## SOURCE RECORDS:
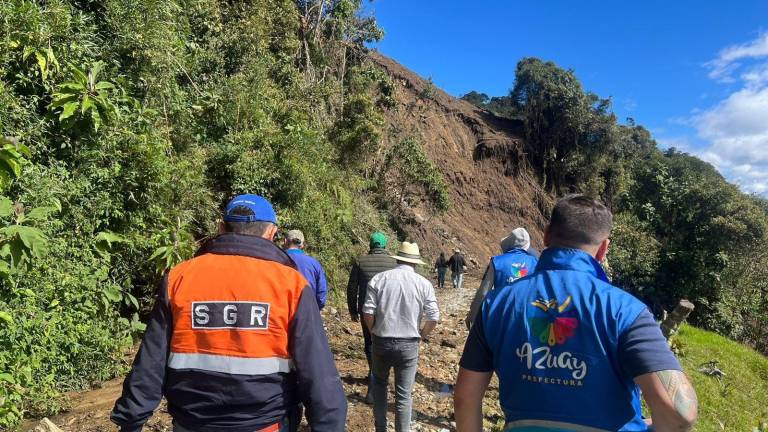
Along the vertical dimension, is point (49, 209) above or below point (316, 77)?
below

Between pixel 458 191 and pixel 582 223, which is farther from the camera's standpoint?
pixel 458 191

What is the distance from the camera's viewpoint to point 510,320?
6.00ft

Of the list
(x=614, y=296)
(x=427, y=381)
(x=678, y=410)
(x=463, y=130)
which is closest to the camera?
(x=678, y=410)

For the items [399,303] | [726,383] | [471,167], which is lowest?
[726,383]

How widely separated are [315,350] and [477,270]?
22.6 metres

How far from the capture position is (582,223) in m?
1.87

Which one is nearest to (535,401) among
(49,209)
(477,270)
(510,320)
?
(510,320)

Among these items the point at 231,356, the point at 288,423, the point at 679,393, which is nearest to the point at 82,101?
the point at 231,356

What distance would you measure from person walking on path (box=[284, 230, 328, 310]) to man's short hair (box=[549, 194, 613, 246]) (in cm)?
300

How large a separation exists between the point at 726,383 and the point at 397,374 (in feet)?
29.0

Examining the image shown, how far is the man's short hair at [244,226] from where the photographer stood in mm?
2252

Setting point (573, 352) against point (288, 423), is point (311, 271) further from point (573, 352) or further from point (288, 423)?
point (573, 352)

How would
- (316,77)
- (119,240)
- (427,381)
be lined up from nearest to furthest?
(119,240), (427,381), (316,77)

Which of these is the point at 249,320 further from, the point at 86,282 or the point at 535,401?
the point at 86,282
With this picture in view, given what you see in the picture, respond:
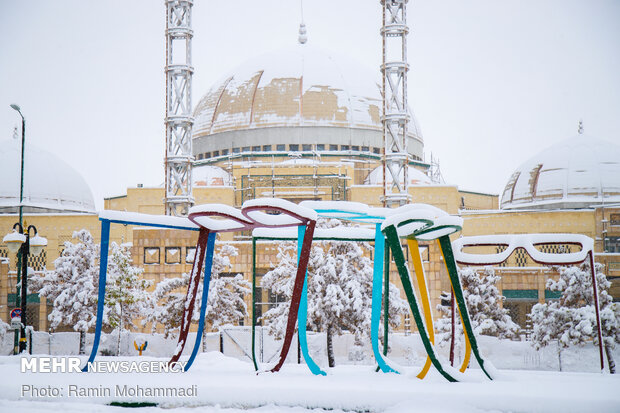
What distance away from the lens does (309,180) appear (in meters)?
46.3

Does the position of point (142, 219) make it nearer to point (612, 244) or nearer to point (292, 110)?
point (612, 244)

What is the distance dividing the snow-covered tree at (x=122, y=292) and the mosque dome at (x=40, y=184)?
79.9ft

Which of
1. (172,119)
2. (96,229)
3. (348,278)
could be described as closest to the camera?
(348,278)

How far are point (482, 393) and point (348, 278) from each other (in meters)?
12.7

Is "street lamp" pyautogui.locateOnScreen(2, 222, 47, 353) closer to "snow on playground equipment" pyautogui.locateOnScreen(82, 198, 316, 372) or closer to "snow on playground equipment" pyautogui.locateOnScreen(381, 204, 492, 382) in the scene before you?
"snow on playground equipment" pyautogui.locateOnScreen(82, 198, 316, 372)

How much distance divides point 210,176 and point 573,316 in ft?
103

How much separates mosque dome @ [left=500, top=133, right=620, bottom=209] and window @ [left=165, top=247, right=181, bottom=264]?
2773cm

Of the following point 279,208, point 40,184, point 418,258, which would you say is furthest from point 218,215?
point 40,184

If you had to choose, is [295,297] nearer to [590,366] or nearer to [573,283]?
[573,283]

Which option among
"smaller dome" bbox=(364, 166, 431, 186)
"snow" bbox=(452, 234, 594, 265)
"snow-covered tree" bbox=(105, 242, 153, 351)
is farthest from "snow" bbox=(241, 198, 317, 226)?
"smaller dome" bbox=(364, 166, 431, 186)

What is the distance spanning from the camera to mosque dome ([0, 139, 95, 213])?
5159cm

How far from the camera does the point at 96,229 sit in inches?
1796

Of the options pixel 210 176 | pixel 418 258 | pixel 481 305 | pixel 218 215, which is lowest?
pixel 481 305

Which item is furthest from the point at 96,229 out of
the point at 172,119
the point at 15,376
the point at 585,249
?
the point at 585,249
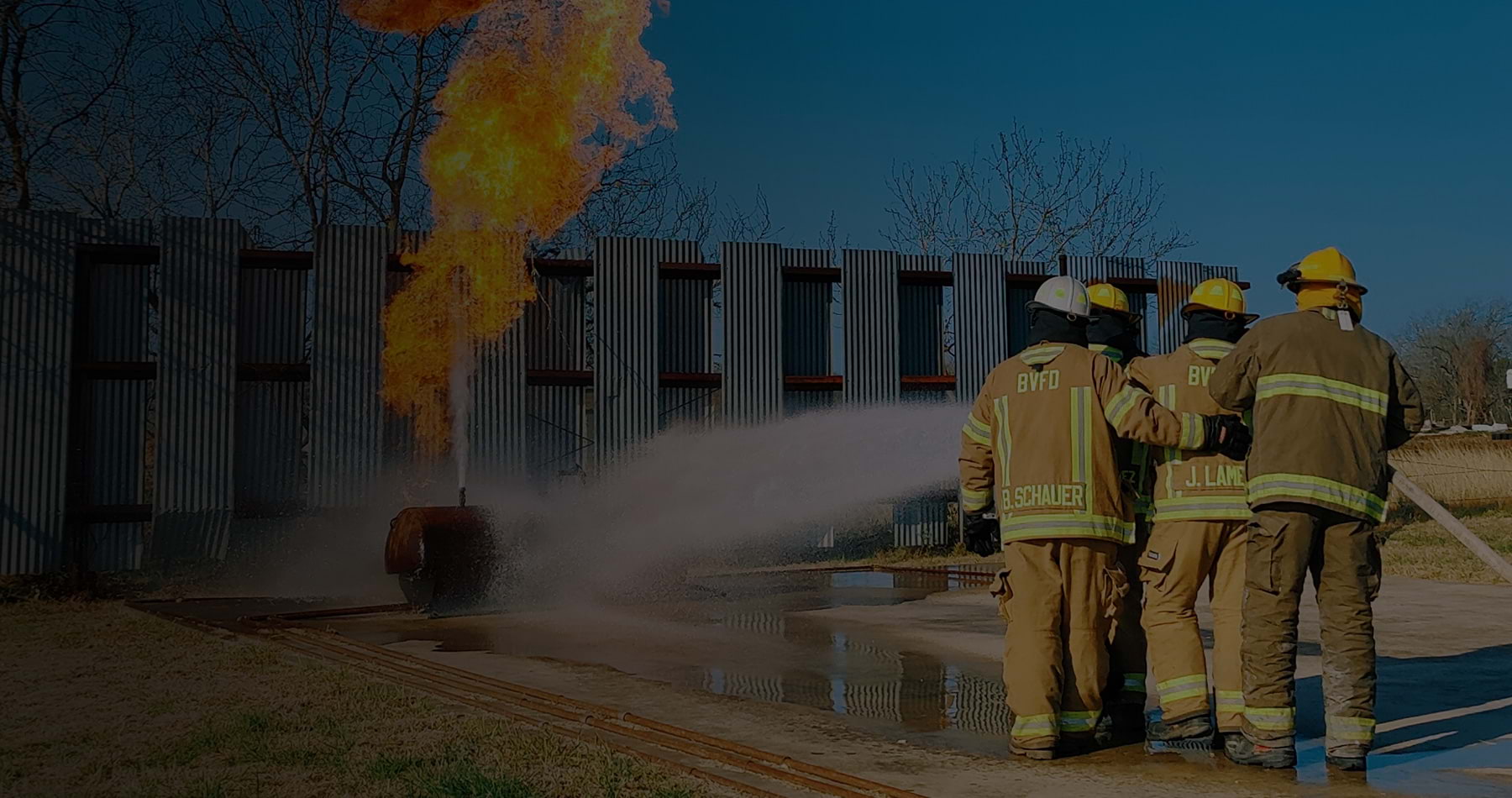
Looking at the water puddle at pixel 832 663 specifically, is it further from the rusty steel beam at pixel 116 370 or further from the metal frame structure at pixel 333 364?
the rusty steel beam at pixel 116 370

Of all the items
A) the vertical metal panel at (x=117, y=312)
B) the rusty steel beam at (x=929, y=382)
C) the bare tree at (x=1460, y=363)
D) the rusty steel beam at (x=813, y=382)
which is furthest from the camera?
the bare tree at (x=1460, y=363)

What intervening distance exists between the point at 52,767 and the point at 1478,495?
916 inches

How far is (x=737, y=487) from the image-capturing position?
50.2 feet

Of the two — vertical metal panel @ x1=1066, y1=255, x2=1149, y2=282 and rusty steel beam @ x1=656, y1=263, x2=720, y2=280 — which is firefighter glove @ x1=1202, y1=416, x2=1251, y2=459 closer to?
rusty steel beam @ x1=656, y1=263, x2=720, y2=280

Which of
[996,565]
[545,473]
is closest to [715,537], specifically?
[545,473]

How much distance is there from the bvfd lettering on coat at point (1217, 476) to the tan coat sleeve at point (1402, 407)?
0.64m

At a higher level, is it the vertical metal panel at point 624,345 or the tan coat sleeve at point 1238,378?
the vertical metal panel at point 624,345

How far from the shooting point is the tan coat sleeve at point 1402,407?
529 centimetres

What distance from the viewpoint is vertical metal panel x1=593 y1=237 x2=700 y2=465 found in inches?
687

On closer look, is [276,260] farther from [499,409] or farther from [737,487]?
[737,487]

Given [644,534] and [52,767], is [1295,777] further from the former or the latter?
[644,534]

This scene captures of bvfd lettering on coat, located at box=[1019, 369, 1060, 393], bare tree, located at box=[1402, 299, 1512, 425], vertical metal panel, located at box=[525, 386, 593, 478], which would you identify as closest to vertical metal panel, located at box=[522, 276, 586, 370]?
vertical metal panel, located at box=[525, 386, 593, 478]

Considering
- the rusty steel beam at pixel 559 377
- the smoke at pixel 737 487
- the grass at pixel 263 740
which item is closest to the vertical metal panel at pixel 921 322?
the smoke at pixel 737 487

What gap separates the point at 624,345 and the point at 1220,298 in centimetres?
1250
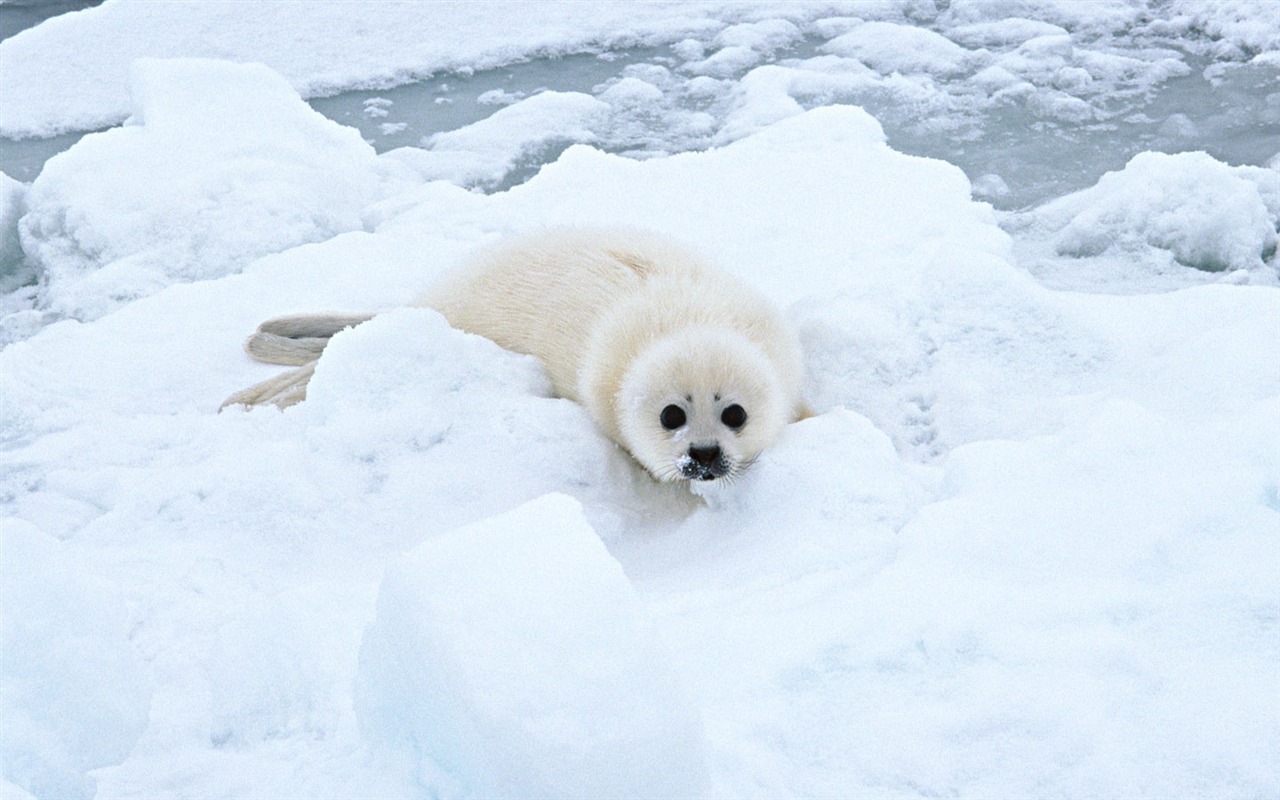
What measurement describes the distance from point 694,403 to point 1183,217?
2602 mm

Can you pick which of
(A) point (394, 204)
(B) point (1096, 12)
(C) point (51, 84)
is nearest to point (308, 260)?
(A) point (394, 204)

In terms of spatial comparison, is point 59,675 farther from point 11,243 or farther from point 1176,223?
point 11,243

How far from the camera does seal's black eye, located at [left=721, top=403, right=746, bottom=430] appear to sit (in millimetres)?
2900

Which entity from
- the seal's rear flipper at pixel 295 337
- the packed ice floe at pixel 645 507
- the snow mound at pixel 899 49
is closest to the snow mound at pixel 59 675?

## YOUR TASK:
Can the entries above be repeated exactly, without their pictures?

## SOLVED EXERCISE:
Along the vertical dimension, is point (49, 209) above or below point (316, 77)?
below

Between pixel 458 191 and pixel 582 223, which is farther from the camera's standpoint?
pixel 458 191

What is the distance from the camera's viewpoint to point 510,320?
6.00ft

Of the list
(x=614, y=296)
(x=427, y=381)
(x=678, y=410)
(x=463, y=130)
which is closest to the camera?
(x=678, y=410)

For the items [399,303] | [726,383] | [471,167], which is lowest?
[726,383]

How widely separated are [315,350] and [477,270]?
22.6 metres

How far from the capture position is (582,223) in m?
1.87

Which one is nearest to (535,401) among
(49,209)
(477,270)
(510,320)
?
(510,320)

Among these items the point at 231,356, the point at 288,423, the point at 679,393, which is nearest to the point at 82,101?
the point at 231,356

What distance would you measure from person walking on path (box=[284, 230, 328, 310]) to man's short hair (box=[549, 194, 613, 246]) (in cm)?
300

How large a separation exists between the point at 726,383 and the point at 397,374 (in feet)?
29.0

Examining the image shown, how far is the man's short hair at [244,226] from where the photographer stood in mm?
2252

Setting point (573, 352) against point (288, 423), is point (311, 271) further from point (573, 352) or further from point (288, 423)?
point (573, 352)

How would
- (316,77)
- (119,240)
- (427,381)
be lined up from nearest to furthest?
(119,240), (427,381), (316,77)

Which of these is the point at 249,320 further from, the point at 86,282 or the point at 535,401?
the point at 86,282
With this picture in view, given what you see in the picture, respond:
What distance away from the lens does (309,180) appear (in meters)?
46.3

Does the position of point (142, 219) make it nearer to point (612, 244) or nearer to point (292, 110)?
point (612, 244)

What is the distance dividing the snow-covered tree at (x=122, y=292) and the mosque dome at (x=40, y=184)?
79.9ft

Which of
1. (172,119)
2. (96,229)
3. (348,278)
could be described as closest to the camera?
(348,278)

How far are point (482, 393) and point (348, 278) from each other (in meters)?
12.7

Is "street lamp" pyautogui.locateOnScreen(2, 222, 47, 353) closer to "snow on playground equipment" pyautogui.locateOnScreen(82, 198, 316, 372) or closer to "snow on playground equipment" pyautogui.locateOnScreen(381, 204, 492, 382) in the scene before you?
"snow on playground equipment" pyautogui.locateOnScreen(82, 198, 316, 372)

How much distance divides point 210,176 and point 573,316 in ft?
103

How much separates mosque dome @ [left=500, top=133, right=620, bottom=209] and window @ [left=165, top=247, right=181, bottom=264]?
2773cm

Of the following point 279,208, point 40,184, point 418,258, which would you say is furthest from point 218,215?
point 40,184

If you had to choose, is [295,297] nearer to [590,366] or nearer to [573,283]?
[573,283]

Which option among
"smaller dome" bbox=(364, 166, 431, 186)
"snow" bbox=(452, 234, 594, 265)
"snow-covered tree" bbox=(105, 242, 153, 351)
is farthest from "snow" bbox=(241, 198, 317, 226)?
"smaller dome" bbox=(364, 166, 431, 186)

What is the distance spanning from the camera to mosque dome ([0, 139, 95, 213])?
5159cm

How far from the camera does the point at 96,229 sit in inches?
1796

Of the options pixel 210 176 | pixel 418 258 | pixel 481 305 | pixel 218 215, which is lowest?
pixel 481 305

Which item is furthest from the point at 96,229 out of
the point at 172,119
the point at 15,376
the point at 585,249
?
the point at 585,249
Looking at the water puddle at pixel 832 663 specifically, is it further from the rusty steel beam at pixel 116 370 or further from the metal frame structure at pixel 333 364?
the rusty steel beam at pixel 116 370

Of all the items
A) the vertical metal panel at (x=117, y=312)
B) the rusty steel beam at (x=929, y=382)
C) the bare tree at (x=1460, y=363)
D) the rusty steel beam at (x=813, y=382)
which is furthest from the camera?
the bare tree at (x=1460, y=363)

What intervening distance exists between the point at 52,767 and the point at 1478,495?
916 inches

How far is (x=737, y=487) from the image-capturing position?
50.2 feet

Of the two — vertical metal panel @ x1=1066, y1=255, x2=1149, y2=282 and rusty steel beam @ x1=656, y1=263, x2=720, y2=280 — which is firefighter glove @ x1=1202, y1=416, x2=1251, y2=459 closer to?
rusty steel beam @ x1=656, y1=263, x2=720, y2=280

Which of
[996,565]
[545,473]
is closest to [715,537], specifically?
[545,473]

How much distance is there from the bvfd lettering on coat at point (1217, 476) to the tan coat sleeve at point (1402, 407)?
0.64m

At a higher level, is it the vertical metal panel at point 624,345 or the tan coat sleeve at point 1238,378?
the vertical metal panel at point 624,345

How far from the shooting point is the tan coat sleeve at point 1402,407?
529 centimetres

What distance from the viewpoint is vertical metal panel x1=593 y1=237 x2=700 y2=465 found in inches?
687

On closer look, is [276,260] farther from [499,409] or farther from [737,487]?
[737,487]

Given [644,534] and [52,767], is [1295,777] further from the former or the latter?
[644,534]

This scene captures of bvfd lettering on coat, located at box=[1019, 369, 1060, 393], bare tree, located at box=[1402, 299, 1512, 425], vertical metal panel, located at box=[525, 386, 593, 478], which would you identify as closest to vertical metal panel, located at box=[522, 276, 586, 370]?
vertical metal panel, located at box=[525, 386, 593, 478]

Considering
- the rusty steel beam at pixel 559 377
- the smoke at pixel 737 487
- the grass at pixel 263 740
which item is closest to the vertical metal panel at pixel 921 322?
the smoke at pixel 737 487

What gap separates the point at 624,345 and the point at 1220,298 in centimetres?
1250
What measurement describes the distance from point 694,403 to point 1183,217?
2602 mm

Can you pick which of
(A) point (394, 204)
(B) point (1096, 12)
(C) point (51, 84)
is nearest to point (308, 260)?
(A) point (394, 204)

In terms of spatial comparison, is point 59,675 farther from point 11,243 or farther from point 1176,223?
point 11,243

How far from the camera does seal's black eye, located at [left=721, top=403, right=746, bottom=430] appear to sit (in millimetres)?
2900

Which entity from
- the seal's rear flipper at pixel 295 337
- the packed ice floe at pixel 645 507
- the snow mound at pixel 899 49
is closest to the snow mound at pixel 59 675?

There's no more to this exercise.